一方で、ライターは嫌!エッセイストになりたい!というのもまた難しく、まわりを見渡してみるとエッセイを寄稿しているのは、芸能人や有名人、小説家、専門家、YouTuberなどのインフルエンサー、なにかを極めている人、目立ってる人、ベテランの人、特殊な経験をしている人、あるいは文章がめっちゃくちゃうまい人…とかなり茨の道であることがわかります。
そりゃフツーの人のフツーの日記なんか興味ないわ!!!
わたしだってよしもとばななさんや朝井リョウさんのエッセイ読みますもん。あとは好きなインフルエンサーさんのエッセイとかね。芸人さんのエッセイもおもろいよねー。…と、基本知らない人のエッセイは目に留まりません。
ただ、希望はあります。
noteからエッセイストさん、いっぱい生まれてると思うんですよ。
わたしもnoteを通じてエッセイ本(のような自己啓発本のようなもの)を出しています。
noteのほかにZINEを通じて出版したという人も多いですよね。めちゃくちゃ夢があると思います。

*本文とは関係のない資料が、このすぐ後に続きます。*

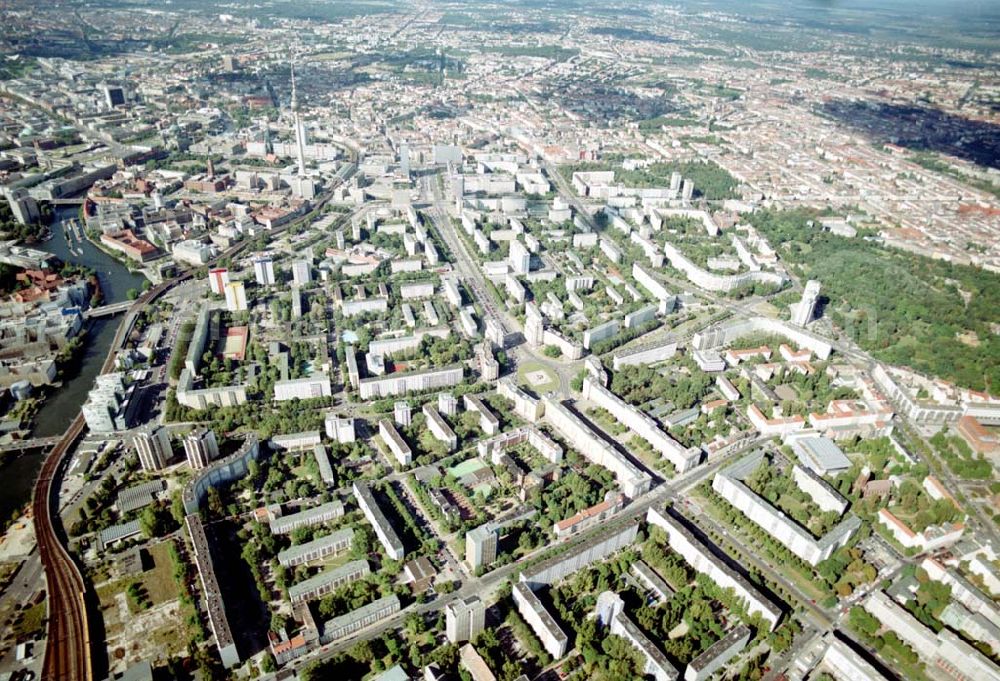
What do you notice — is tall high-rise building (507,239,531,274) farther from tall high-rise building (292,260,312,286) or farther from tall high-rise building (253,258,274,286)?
tall high-rise building (253,258,274,286)

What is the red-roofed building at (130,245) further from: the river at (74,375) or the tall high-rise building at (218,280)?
the tall high-rise building at (218,280)

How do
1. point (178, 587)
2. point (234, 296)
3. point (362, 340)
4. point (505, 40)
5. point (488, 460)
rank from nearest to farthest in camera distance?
point (178, 587) → point (488, 460) → point (362, 340) → point (234, 296) → point (505, 40)

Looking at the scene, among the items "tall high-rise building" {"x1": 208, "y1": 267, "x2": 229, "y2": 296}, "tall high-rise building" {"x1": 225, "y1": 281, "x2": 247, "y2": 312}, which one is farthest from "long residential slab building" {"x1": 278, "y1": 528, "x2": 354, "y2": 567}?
"tall high-rise building" {"x1": 208, "y1": 267, "x2": 229, "y2": 296}

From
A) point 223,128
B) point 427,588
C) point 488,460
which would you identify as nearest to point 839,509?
point 488,460

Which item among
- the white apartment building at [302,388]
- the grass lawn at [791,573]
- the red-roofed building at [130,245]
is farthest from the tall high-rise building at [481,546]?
the red-roofed building at [130,245]

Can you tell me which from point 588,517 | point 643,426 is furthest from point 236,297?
point 588,517

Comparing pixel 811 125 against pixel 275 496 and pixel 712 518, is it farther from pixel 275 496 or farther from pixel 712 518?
pixel 275 496

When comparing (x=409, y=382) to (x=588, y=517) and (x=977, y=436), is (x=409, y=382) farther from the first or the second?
(x=977, y=436)
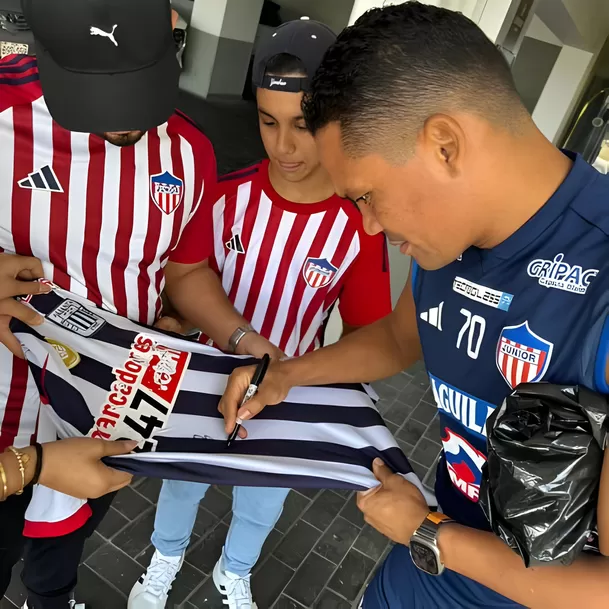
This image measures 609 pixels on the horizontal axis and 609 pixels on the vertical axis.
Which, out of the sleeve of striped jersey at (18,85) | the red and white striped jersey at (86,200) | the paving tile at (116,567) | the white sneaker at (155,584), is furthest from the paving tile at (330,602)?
the sleeve of striped jersey at (18,85)

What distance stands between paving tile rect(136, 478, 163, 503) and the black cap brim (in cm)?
185

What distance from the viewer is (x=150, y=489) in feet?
8.23

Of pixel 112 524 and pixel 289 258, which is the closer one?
pixel 289 258

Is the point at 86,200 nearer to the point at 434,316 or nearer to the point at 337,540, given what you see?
the point at 434,316

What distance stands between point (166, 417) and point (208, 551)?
1.23 meters

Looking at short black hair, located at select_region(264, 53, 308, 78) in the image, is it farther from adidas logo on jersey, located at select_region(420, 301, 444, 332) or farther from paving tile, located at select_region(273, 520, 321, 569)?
paving tile, located at select_region(273, 520, 321, 569)

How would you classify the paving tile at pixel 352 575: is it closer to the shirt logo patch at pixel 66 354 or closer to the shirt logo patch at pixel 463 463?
the shirt logo patch at pixel 463 463

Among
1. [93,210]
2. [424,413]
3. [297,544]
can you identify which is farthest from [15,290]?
[424,413]

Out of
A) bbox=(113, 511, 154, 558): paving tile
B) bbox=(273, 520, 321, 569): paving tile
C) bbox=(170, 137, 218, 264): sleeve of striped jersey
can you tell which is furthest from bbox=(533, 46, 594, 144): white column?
bbox=(113, 511, 154, 558): paving tile

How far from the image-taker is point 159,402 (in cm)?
138

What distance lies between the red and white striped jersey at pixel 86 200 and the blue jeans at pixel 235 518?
76cm

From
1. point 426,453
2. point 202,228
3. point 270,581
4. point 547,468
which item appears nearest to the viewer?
point 547,468

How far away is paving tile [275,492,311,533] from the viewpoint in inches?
98.7

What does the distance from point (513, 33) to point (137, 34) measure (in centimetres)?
248
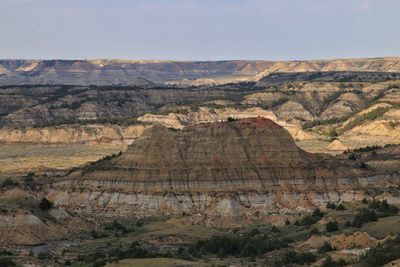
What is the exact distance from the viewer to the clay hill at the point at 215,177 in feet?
339

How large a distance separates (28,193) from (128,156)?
1154 centimetres

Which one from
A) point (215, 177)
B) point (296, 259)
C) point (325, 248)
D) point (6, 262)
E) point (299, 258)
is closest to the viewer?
point (6, 262)

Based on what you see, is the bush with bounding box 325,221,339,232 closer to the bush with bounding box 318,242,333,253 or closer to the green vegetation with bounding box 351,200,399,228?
the green vegetation with bounding box 351,200,399,228

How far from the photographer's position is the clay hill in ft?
339

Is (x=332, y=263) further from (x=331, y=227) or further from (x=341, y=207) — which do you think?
(x=341, y=207)

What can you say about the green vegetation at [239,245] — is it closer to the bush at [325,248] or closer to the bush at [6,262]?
the bush at [325,248]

でもでも、やっぱりエッセイで飯を食うのはむずいよ〜〜!!
わたしも収入の8割は商業ライティングですからね。エッセイ本を出してから、ありがたいことに寄稿の依頼は増えたけど、やっぱりメインは取材のほうです。全然食えてねぇ。
でもさーー、そもそもですよ。たしかに商業用ライティングで100%書きたいことは書けないかもしれないけど、自力で寄せることはいくらでもできるのよ!!!
わたしは取材ライターなので、自分の好きな人や話を聞きたい人にまつわる企画を立ててきたし、「大好きなサウナに関わりてぇーー!」と思ったらサウナレポートの仕事取ってきたし、漫画のレビューも書いてたよ。
読書好きな後輩ライターは本の紹介コラム書いてたし、旅好きな友人はいろんな島を取材して書いてたし、アイドル好きなライターはtimeleszのコラム書いてたよ。
だから、なんというのかな。書きたいことが書けない!!からエッセイスト目指す!!はちょっと極端で、もっといろいろ選択肢はあるよ!とは伝えたい。1本に絞ると苦しいと思うから…。
そのうえで、エッセイだけで飯を食うのは不可能ではないけど難しいとは思うから、組み合わせればいいんじゃないかい、と思うのです。
本当に、どんな経験してきたか、日々なにを見てるのか、どう生きてきたか、全部出るのがエッセイであり、それがおもしれーかどうかは読者にしかわかんないからさ。1本目で当たるかもしれないし、1000本書いても無理かもしれない。本数積めってもんでもない。机に向かっているだけじゃダメ。そんな世界だと思います。
でも、絶対に絶対に無理じゃないと思うから、どうかみんな健やかに書くを続けてほしいな、と願うばかり。そしてそんな人たちに、noteはそっと寄り添ってくれるはずです。
どうか書くことをやめないでね。